• Source text:
With the stock and bond markets as stormy as weekend visitor Hurricane Irene, stick with safe havens, including companies that generate income. U.S. or European stocks with 3 percent to 4 percent dividends are a good start.
Why? Low interest rates and inflation are eating into portfolio returns. One consequence of our Federal Reserve's zero-interest-rate policy (until 2013, says Fed Chairman Ben S. Bernanke) is that it's hard to keep up positive returns on your portfolio. Low interest rates increase the likelihood of negative real returns on cash and bonds, which for many families represent a large portion of their investments.
JPMorgan Chase & Co. chief investment strategist Michael Cembalest offered some numbers to help illuminate this zero-interest-rate conundrum. Using Yale economist Robert Shiller's data, he looked at the realized real returns on long-term bonds since 1871. With the exception of the two World Wars and in the early 1970s, long-term bonds and cash generally delivered positive real returns.
Near-zero interest rates (also known as the ZIRP, or zero-interest-rate policy of the Fed) and the lingering effects of the latest recession "have now created another vortex of evaporating real returns on cash and bonds, with implications for family spending," Cembalest said.
Assume you are earning a 3 percent after-tax portfolio return on your investment of $1 million, or about $30,000 a year. But if you are spending 3.5 percent of liquid net worth, and inflation is coming in at 3 percent, after 10 years, the portfolio will have been drained of a quarter of its real value.
Dividend-generating companies can help fight the effects of low interest rates and inflation by producing income. To find dividend-yielding companies, Catherine Maniscalco Avery, of Catherine Avery Investment Management L.L.C., of New Canaan, Conn., includes criteria such as a stock-market value exceeding $1 billion, a dividend yield of at least 1.5 percent, long-term positive cash flows, and a debt-to-equity ratio of 55 percent or less.

• Excerpted data:
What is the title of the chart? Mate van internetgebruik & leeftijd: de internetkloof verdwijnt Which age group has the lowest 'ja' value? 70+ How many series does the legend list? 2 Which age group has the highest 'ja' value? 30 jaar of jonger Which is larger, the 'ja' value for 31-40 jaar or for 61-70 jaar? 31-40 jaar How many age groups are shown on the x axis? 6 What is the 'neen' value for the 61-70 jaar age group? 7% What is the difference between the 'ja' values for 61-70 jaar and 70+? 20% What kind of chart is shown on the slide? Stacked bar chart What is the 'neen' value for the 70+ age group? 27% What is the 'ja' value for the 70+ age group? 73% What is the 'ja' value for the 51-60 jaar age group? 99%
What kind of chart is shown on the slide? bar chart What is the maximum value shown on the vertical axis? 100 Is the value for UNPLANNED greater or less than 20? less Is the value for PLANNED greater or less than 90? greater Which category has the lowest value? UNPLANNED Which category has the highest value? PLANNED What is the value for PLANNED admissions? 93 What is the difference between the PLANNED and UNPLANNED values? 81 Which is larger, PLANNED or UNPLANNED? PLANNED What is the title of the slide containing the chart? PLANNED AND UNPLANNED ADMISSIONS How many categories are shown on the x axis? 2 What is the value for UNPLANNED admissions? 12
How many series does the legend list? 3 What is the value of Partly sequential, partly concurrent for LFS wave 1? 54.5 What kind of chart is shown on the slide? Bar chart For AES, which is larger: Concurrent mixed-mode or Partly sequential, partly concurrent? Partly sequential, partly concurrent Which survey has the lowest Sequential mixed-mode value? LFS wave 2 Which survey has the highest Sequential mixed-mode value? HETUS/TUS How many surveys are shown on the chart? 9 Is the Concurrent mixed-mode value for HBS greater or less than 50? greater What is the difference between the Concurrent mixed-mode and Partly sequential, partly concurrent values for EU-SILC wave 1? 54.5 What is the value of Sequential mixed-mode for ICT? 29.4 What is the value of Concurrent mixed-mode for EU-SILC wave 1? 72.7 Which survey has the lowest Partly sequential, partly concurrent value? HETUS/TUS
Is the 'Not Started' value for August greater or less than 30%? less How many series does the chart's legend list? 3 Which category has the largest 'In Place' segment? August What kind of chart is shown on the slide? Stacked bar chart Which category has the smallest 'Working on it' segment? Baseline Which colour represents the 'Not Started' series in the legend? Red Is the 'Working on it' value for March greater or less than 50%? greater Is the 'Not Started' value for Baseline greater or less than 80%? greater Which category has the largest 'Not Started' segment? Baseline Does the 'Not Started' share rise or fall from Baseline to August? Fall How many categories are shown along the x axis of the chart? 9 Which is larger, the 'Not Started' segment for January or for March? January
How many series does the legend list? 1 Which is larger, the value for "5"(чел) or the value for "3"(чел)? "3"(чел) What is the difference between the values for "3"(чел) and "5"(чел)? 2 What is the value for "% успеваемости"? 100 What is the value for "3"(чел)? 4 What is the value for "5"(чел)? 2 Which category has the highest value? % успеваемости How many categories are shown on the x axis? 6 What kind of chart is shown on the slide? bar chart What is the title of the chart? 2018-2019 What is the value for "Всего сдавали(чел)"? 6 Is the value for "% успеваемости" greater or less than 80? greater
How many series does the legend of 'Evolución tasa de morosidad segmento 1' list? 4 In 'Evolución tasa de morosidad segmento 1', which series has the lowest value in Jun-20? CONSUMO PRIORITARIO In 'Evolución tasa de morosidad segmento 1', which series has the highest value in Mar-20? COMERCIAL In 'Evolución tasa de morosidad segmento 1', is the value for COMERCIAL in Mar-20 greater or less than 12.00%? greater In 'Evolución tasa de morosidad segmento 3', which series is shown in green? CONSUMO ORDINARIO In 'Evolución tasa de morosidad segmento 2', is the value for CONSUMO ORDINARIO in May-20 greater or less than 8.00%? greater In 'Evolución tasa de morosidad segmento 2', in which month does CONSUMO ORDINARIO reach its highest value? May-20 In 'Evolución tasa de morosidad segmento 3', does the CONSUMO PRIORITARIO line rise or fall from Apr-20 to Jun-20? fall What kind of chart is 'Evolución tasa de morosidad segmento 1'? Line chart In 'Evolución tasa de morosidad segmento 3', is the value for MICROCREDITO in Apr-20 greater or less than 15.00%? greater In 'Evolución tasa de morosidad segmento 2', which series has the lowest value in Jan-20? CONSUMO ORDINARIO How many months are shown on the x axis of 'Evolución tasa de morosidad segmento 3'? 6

• Brief: Repeat the passage of the investing text from "Near-zero interest rates" to "its real value." word for word.

• Exercise response:
Near-zero interest rates (also known as the ZIRP, or zero-interest-rate policy of the Fed) and the lingering effects of the latest recession "have now created another vortex of evaporating real returns on cash and bonds, with implications for family spending," Cembalest said.
Assume you are earning a 3 percent after-tax portfolio return on your investment of $1 million, or about $30,000 a year. But if you are spending 3.5 percent of liquid net worth, and inflation is coming in at 3 percent, after 10 years, the portfolio will have been drained of a quarter of its real value.